MARKETS

Woodside hit, who next?

AXING the $500 million-a-year condensate tax break will not kill Woodside Petroleum, but it will ...

Tim Treadgold
Woodside hit, who next?

That’s the most important outcome of the surprise attack by the Australian Government on the petroleum industry which saw the abrupt end of a 24-year-old exemption from excise on the production of light crude oil (condensate) from natural gasfields.

But, even as Woodside and industry lobby groups lodge their protests after the event, there are questions which must be asked, such as:

. Who knew what before Tuesday’s Budget announcement?

. Who’s next?

Searching for scapegoats is of historic interest, but will not achieve much. It’s the who’s next question which ought to have every oil and mining company in Australia on watch because if oil was good for a tax whack why not iron ore, copper, or nickel?

What really happened on Tuesday was much more important than the removal of an incentive (no tax) to encourage the production of natural gas by not applying the same excise on condensate that is applied on oil.

The Government, with some conviction, argued this was an incentive which had run its course, and it was time that condensate attracted the same tax treatment as oil – especially as the oil price was above $US120 a barrel, and condensate attracted a premium price lifting it to around $US130/bbl.

Woodside boss Don Voelte was an angry man when that rationale was trotted out. He correctly pointed out that this was not simply the closing of a loophole “or a free ride coming to an end”

“This is a negotiated fiscal arrangement which formed the basis of Australia’s largest resource development,” Voelte said.

Yes, yes, yes – a thousand times yes because Voelte is 100% correct. Not that it’s going to do him any good, and he knows it.

As a good American boy Voelte was taught in Grade 1 that “you can’t fight city hall”, and in Australia that means it’s pointless taking the Australian Government to court because (a) it’ll cost a fortune, (b) it’ll chew up management time, and (c) even if you win they can change the law retrospectively, or do something even nastier to your tax, approvals, or operating conditions.

That means everyone at Woodside should take an aspirin (or a stiff Scotch) and have a nice lie down.

It’s what happens next which is really interesting because the attack on condensate has the potential to be the thin edge of a government wedge into the wider resource sector.

Iron ore is the classic next potential cab off the rank. Profits in iron ore are prodigious, and, while it is not the Australian Government which directly taxes iron ore (apart from income tax), the lesson from the condensate experience will be noted by state governments – which are all from the same political party as the Australian Government.

Last year, an average 5% royalty from iron ore production pulled in $830 million for the Government of WA, a number which barely touches the sides of an industry that produced $16.12 billion worth of ore in 2007 – a number which will effectively double this year under the effect of higher tonnage and an expected 85% price hike.

How easy would it be for the WA Government, under the smokescreen of the global resources boom, to add a percent (or two) to its iron ore royalty regime?

It’s the potential for a resource sector-wide hike in government taxes, royalties, excise and the multitude of other costs imposed on miners and oil producers that ought to have everyone on full alert.

And speaking of full alert, why didn’t someone at Woodside or the Australian Petroleum Production and Exploration Association get wind of the condensate change?

Within Woodside there must be an awful feeling today that one of the former own, Gary Gray, has let his old firm down.

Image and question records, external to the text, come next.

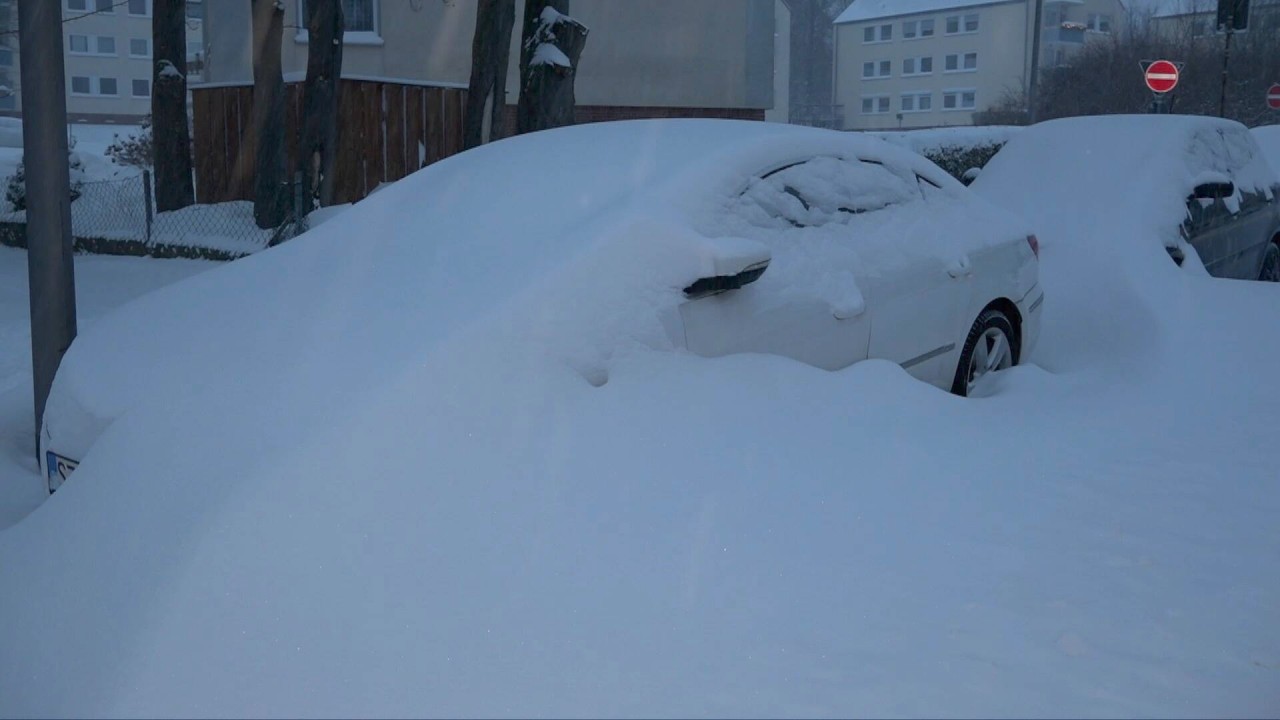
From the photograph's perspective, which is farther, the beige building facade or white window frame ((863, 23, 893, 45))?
white window frame ((863, 23, 893, 45))

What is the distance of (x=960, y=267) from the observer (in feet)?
18.5

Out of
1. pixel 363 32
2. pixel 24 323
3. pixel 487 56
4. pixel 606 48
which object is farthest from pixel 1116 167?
pixel 606 48

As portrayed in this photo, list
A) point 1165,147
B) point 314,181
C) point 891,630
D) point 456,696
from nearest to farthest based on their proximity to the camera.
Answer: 1. point 456,696
2. point 891,630
3. point 1165,147
4. point 314,181

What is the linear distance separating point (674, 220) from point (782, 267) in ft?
1.80

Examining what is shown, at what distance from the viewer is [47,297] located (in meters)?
5.66

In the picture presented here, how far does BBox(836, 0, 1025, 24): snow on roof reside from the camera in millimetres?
66500

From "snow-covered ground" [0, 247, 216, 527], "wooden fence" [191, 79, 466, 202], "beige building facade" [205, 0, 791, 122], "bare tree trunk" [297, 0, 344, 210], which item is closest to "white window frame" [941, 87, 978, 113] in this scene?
"beige building facade" [205, 0, 791, 122]

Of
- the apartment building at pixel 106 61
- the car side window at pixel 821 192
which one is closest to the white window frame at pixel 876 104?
the apartment building at pixel 106 61

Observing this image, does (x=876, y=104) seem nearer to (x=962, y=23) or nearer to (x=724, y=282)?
(x=962, y=23)

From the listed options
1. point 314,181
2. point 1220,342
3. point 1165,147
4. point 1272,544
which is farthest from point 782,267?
point 314,181

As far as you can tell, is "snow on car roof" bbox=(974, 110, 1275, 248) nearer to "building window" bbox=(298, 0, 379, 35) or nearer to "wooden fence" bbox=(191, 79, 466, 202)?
"wooden fence" bbox=(191, 79, 466, 202)

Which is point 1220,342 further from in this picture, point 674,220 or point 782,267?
point 674,220

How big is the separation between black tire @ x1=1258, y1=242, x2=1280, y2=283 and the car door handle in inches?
195

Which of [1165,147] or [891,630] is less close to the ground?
[1165,147]
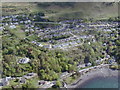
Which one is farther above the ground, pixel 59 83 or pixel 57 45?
pixel 57 45

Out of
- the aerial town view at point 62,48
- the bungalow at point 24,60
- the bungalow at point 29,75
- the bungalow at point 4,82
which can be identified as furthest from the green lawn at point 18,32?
the bungalow at point 4,82

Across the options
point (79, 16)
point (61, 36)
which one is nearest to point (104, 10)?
point (79, 16)

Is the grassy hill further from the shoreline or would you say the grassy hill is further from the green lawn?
the shoreline

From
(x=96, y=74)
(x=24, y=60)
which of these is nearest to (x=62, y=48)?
(x=24, y=60)

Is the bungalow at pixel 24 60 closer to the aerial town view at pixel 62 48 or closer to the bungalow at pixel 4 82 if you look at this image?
the aerial town view at pixel 62 48

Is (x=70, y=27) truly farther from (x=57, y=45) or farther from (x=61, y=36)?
(x=57, y=45)

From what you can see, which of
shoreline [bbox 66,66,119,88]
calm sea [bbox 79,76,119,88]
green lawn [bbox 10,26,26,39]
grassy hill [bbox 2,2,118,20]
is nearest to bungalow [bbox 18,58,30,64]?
shoreline [bbox 66,66,119,88]
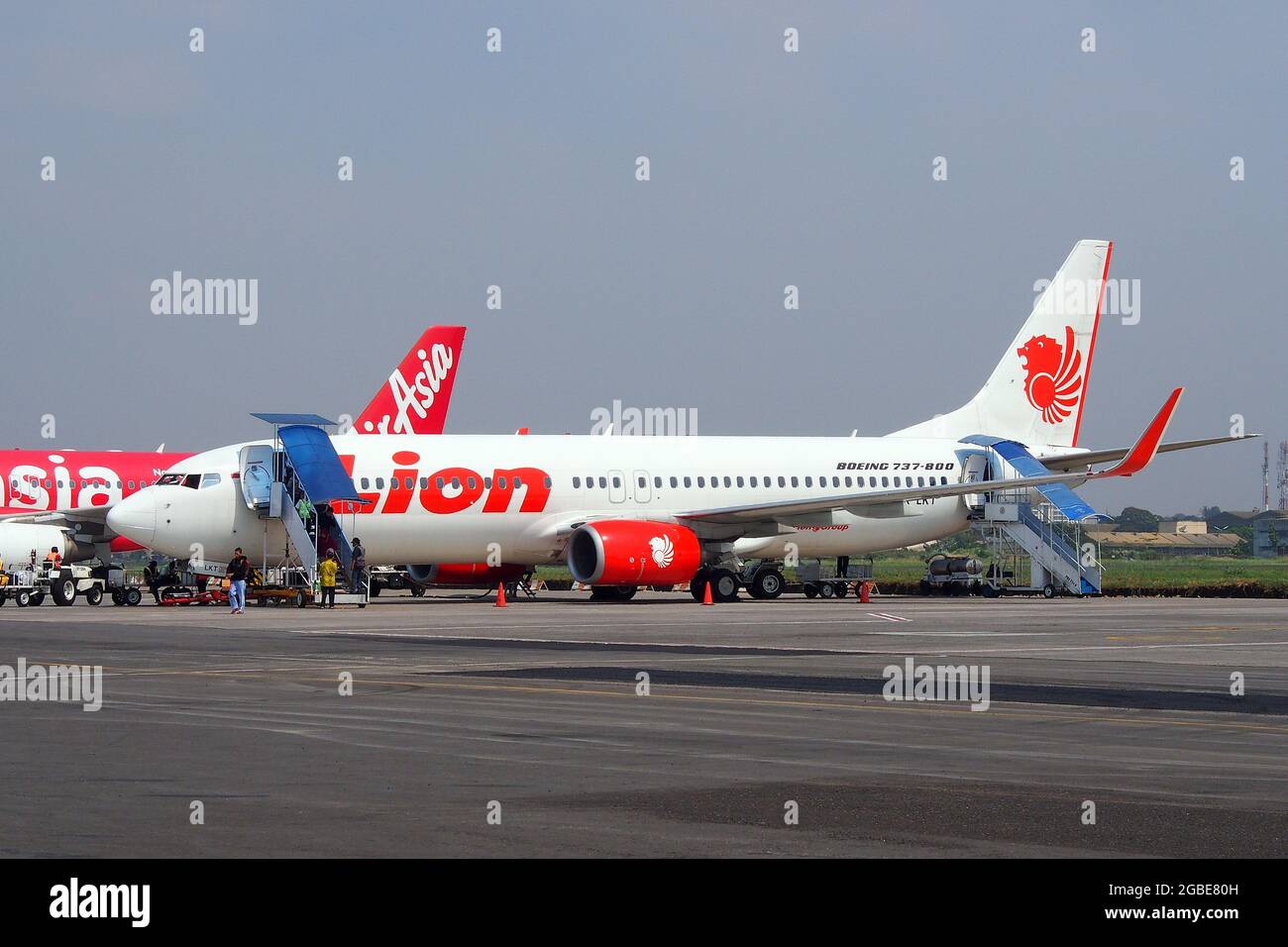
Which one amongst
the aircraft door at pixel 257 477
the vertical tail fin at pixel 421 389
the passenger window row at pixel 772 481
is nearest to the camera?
the aircraft door at pixel 257 477

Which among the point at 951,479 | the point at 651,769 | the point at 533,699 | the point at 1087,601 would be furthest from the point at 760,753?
the point at 951,479

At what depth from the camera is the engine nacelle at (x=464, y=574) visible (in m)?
49.1

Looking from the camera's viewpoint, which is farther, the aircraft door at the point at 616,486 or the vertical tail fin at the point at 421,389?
the vertical tail fin at the point at 421,389

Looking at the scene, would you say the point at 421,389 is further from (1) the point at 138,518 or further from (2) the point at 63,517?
(1) the point at 138,518

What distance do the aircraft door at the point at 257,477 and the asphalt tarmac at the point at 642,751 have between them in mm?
15183

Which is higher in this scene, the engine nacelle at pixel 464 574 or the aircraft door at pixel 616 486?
the aircraft door at pixel 616 486

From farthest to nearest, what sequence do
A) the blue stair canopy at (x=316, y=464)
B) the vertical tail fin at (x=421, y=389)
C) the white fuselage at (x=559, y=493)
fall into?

Before being elected to Parliament at the last election Gray was a senior executive at Woodside. Today, he sits as a Parliamentary Secretary, one step short of a Cabinet post.

Within APPEA there should also be some soul searching because the industry’s peak lobby group ought to have its finger on the political pulse, but obviously did not on this occasion.

But, hunting for scapegoats and talk of legal challenges is hollow chatter.

The truth is that government can apply whatever taxes it likes on industry and, with wall-to-wall Labor governments in Australia industry, has just been reminded that it is the enemy, and the resources sector has been told it is the milch cow which will be used to fund future Labor policies.